All SUMO Applications (sumo, netconvert,...) can save all its outputs including networks and routes in gzipped XML (.xml.gz) and also read the corresponding files as input. This output format is used automatically whenever an output file name with extension .gz is specified. In order to read these files they must also have the .gz extension (for all other extensions, XML is assumed). The format is simply gzip-compressed XML and can be decompressed with standard compression utilities.

Outdated .sbx format#

From version 0.18.0 to 1.2.0 All SUMO Applications (sumo, netconvert,...) could save all its outputs including networks and routes in SUMO Binary XML (.sbx) and also read the corresponding files as input. This output format is used automatically whenever an output file name with extension .sbx is specified. In order to read these files they must also have the .sbx extension (for all other extensions, XML is assumed). The format is XML and TraCI inspired and aims to be self contained (can be read without additional information from a network etc.).

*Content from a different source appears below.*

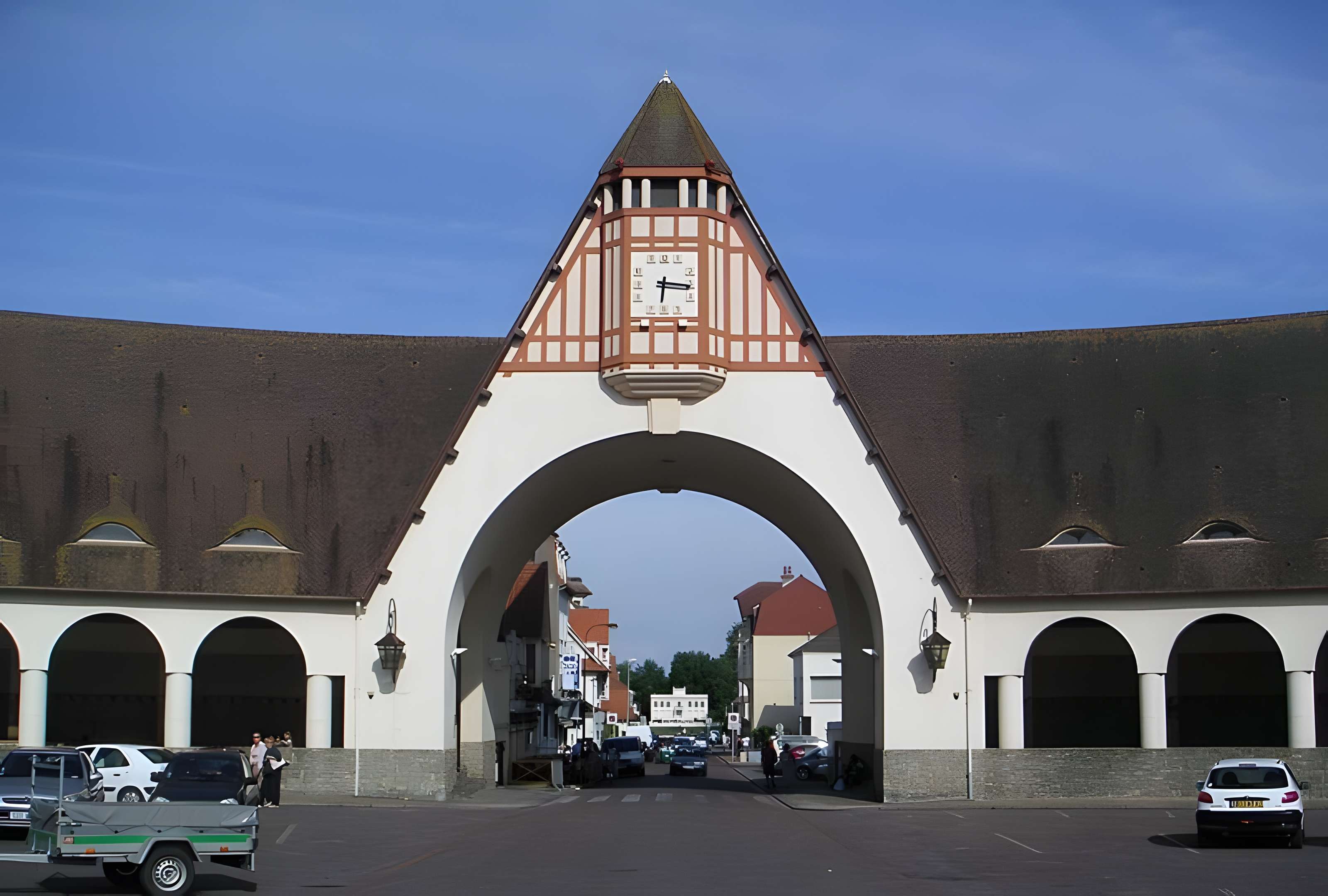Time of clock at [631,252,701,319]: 6:16
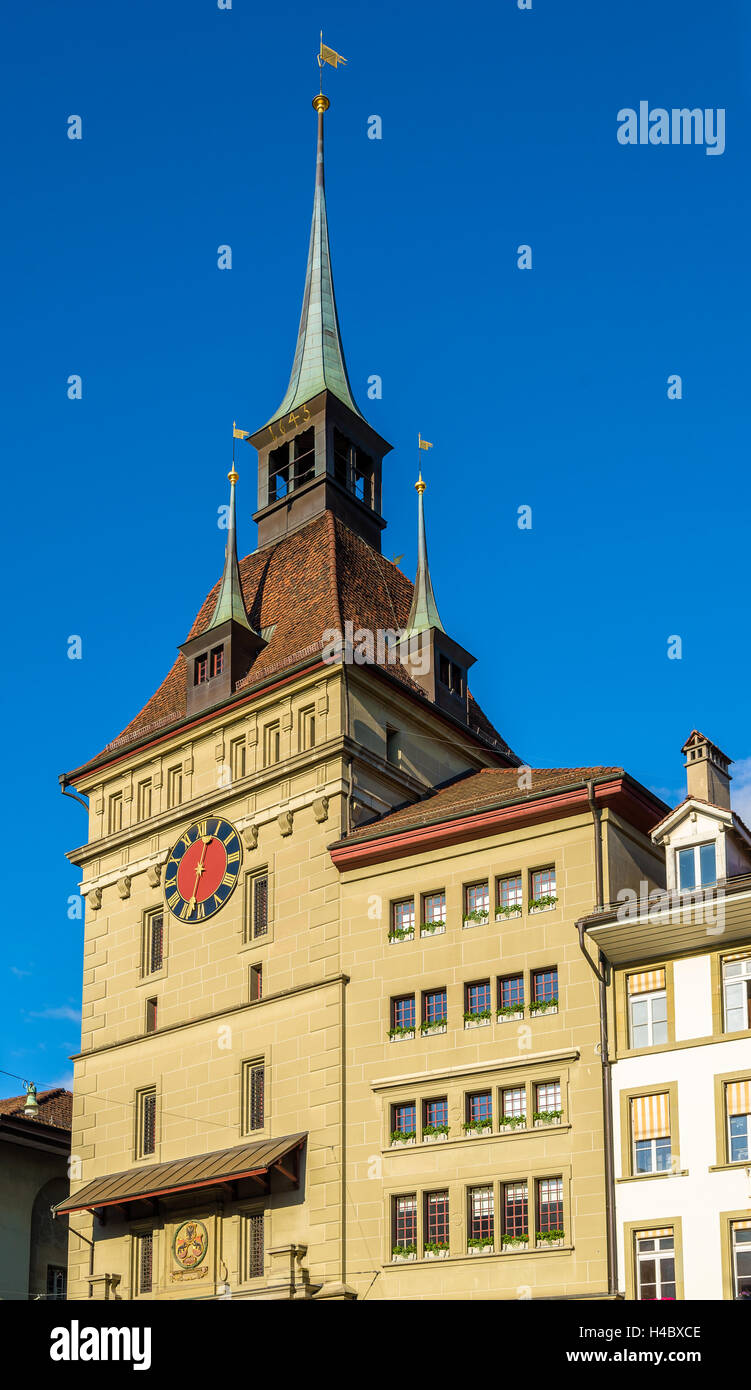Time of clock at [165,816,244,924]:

Every data item is preceeded by a single byte describing the type which is one of the following:

  • Byte (single unsigned byte, also used for boolean values)
  • Integer (32bit, signed, endianness see below)
  • Double (standard double precision floating point)
  • String (32bit integer encoding length (n), followed by n unsigned chars 7bit-ASCII; UTF8 may be implemented later)
  • List (32bit integer encoding length (n), followed by n entries each having a possibly different type stated up front)
  • XML-Element-Start (two bytes referring to the element list)
  • XML-Element-End (no data, just an indicator)
  • XML-Attribut (two bytes referring to the attribute list, see below)
  • Edge (32bit integer referring to the edge list, currently unused)
  • Lane (32bit integer referring to the edge list, followed by a single byte encoding the index, currently unused)
  • Position2D (2 doubles)
  • Position3D (3 doubles)
  • Color (4 bytes)
  • Node-Type (single byte referring to the respective list, see below)
  • Edge-Function (single byte referring to the respective list, see below)
  • Route (32bit integer encoding length (n), followed by bineary encoded route, see below)
  • Scaled Integer (32bit int, fixed point float with two decimals)
  • Scaled Position2D (2 32bit int, analogue Position2D fixed point float with two decimals)
  • Scaled Position3D (3 32bit int, analogue Position3D fixed point float with two decimals)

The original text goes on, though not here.